> [Problem description] Copy each line of the records below that contains the word "higher".

(Extracted data entries)
#####

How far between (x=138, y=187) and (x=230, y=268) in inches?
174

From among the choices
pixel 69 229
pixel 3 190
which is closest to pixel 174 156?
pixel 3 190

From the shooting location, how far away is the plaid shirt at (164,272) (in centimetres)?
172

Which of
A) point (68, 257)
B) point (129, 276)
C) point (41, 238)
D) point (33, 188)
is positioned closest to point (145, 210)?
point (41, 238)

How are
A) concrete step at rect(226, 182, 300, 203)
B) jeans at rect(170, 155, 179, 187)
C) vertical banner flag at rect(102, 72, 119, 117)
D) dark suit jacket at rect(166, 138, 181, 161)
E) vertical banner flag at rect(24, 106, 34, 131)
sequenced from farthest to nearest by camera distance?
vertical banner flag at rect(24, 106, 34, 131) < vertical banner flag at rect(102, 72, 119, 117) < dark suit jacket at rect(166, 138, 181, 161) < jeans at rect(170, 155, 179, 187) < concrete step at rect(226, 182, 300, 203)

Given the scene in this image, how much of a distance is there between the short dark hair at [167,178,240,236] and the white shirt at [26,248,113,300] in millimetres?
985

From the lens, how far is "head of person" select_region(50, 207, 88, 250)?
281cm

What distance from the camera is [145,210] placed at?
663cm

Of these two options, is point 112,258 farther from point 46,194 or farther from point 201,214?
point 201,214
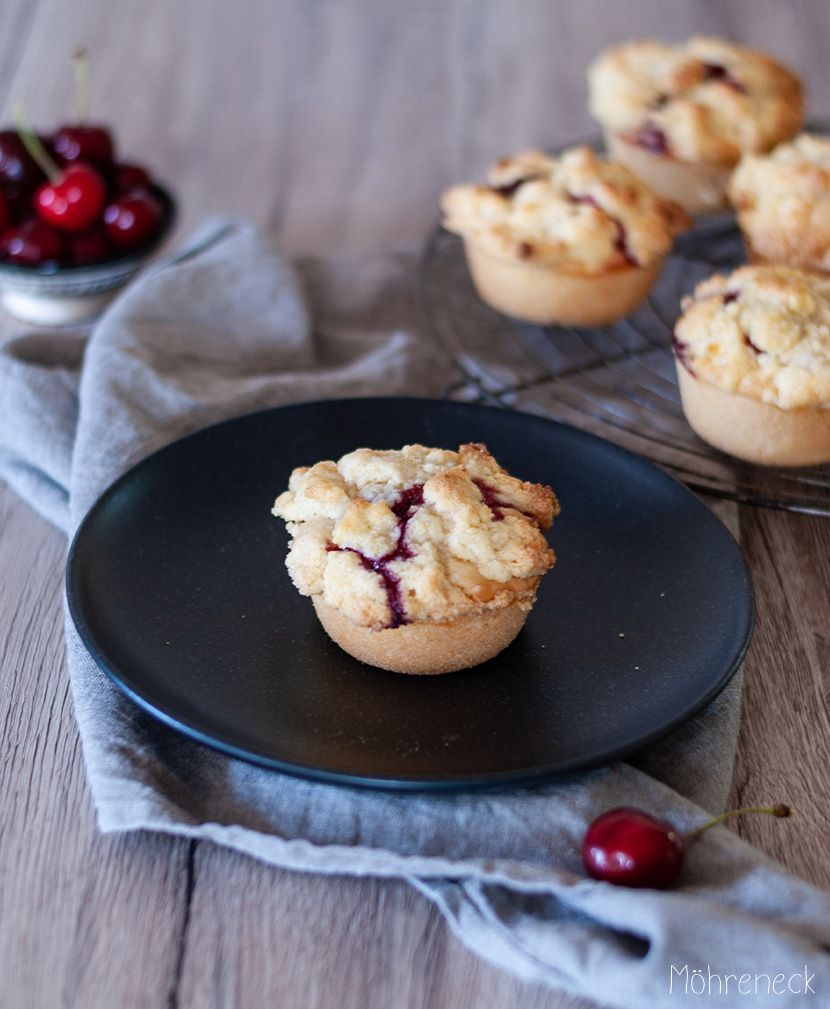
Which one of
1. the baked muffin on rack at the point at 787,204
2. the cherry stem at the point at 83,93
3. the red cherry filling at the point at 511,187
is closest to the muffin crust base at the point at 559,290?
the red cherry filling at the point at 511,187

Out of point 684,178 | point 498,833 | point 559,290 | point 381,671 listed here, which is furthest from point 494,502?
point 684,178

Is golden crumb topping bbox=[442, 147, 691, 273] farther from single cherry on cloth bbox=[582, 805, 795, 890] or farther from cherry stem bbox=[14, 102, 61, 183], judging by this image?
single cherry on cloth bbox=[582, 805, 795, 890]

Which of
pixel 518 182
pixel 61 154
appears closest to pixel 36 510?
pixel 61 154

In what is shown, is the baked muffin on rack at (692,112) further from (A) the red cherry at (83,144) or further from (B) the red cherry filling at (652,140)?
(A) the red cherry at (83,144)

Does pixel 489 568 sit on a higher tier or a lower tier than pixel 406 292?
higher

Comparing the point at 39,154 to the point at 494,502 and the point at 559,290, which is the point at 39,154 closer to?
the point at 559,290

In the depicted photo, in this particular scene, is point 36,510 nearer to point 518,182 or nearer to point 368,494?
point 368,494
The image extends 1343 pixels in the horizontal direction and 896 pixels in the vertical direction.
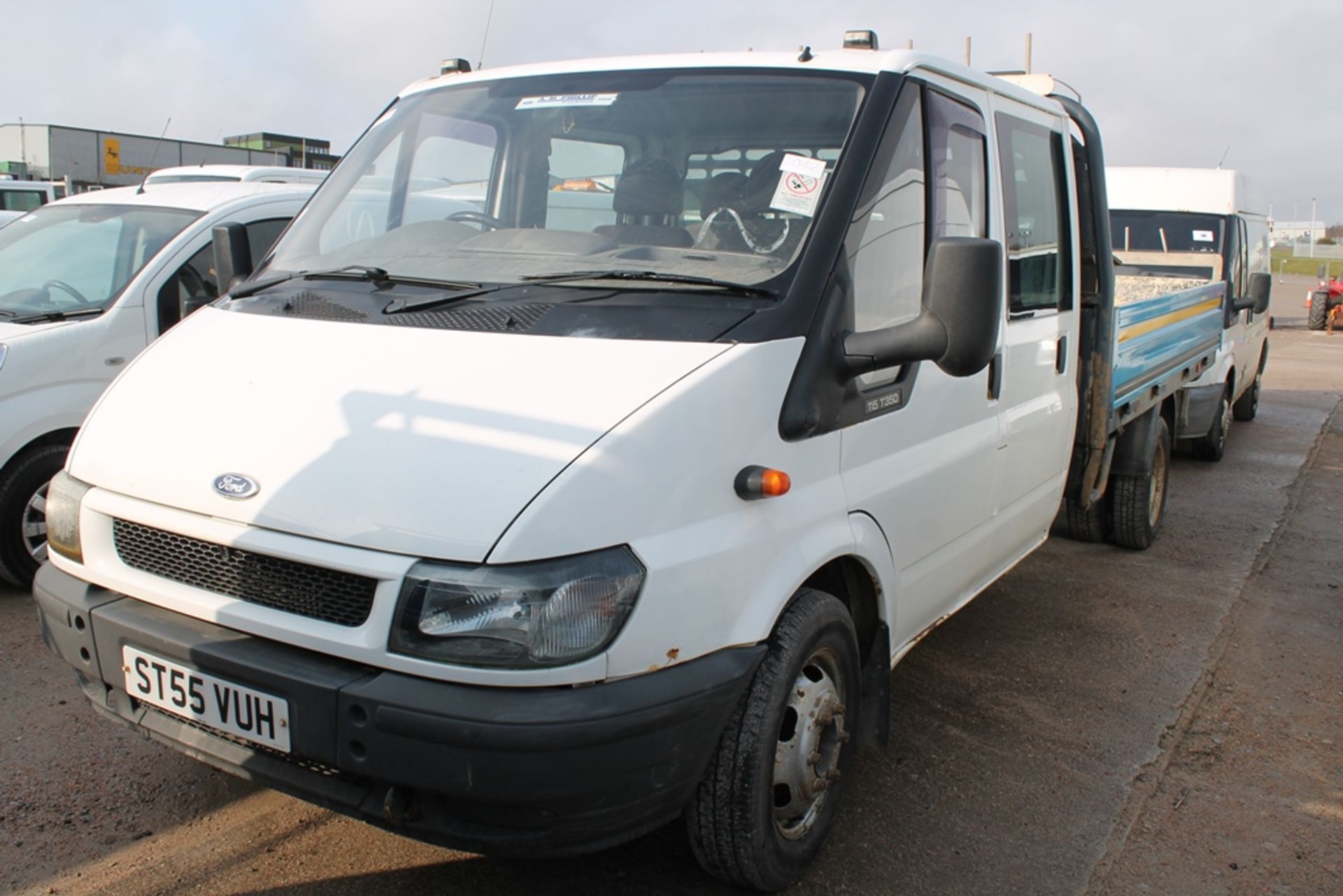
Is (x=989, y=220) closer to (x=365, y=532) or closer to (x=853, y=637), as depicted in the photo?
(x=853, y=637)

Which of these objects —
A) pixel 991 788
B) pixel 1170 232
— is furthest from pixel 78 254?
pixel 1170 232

#####

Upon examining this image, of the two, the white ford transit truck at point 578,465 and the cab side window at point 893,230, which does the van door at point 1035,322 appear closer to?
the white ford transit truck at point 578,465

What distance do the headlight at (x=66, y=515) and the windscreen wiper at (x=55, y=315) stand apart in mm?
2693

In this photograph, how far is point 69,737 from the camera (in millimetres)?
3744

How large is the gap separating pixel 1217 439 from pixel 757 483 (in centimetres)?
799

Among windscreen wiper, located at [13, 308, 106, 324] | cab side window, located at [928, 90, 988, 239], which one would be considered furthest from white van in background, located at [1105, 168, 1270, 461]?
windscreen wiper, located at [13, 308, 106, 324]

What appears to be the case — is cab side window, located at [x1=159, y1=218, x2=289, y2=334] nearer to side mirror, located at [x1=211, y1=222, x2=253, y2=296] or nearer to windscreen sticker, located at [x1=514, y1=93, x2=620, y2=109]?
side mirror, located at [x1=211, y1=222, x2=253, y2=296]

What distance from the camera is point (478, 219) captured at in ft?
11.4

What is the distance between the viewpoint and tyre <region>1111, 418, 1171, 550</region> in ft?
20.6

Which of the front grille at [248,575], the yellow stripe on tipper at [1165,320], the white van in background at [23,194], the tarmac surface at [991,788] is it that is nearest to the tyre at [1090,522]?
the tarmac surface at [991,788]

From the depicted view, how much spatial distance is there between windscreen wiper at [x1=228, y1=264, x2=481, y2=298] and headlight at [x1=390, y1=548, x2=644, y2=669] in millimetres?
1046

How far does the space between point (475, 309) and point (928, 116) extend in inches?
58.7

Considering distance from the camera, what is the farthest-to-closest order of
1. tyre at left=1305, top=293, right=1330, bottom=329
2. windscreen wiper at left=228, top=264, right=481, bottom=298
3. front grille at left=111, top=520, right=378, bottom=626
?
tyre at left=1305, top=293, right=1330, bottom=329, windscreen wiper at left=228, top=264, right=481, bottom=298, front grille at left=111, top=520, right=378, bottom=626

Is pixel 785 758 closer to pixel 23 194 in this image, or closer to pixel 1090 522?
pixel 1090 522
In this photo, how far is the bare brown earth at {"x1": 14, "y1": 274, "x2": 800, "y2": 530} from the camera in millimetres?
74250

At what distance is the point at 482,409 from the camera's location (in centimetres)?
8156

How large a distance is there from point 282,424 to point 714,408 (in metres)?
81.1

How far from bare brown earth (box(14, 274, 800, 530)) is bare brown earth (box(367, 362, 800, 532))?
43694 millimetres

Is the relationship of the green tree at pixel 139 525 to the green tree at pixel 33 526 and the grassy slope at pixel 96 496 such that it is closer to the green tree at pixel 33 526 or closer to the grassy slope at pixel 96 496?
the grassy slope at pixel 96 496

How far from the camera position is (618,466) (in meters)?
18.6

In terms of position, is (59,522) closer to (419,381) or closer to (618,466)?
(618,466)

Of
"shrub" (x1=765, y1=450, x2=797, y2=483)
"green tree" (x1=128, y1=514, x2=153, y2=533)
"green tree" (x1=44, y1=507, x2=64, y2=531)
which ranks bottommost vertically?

#####

> [Solution below]
Does pixel 489 568 sit on a higher tier or a lower tier than pixel 406 292?
higher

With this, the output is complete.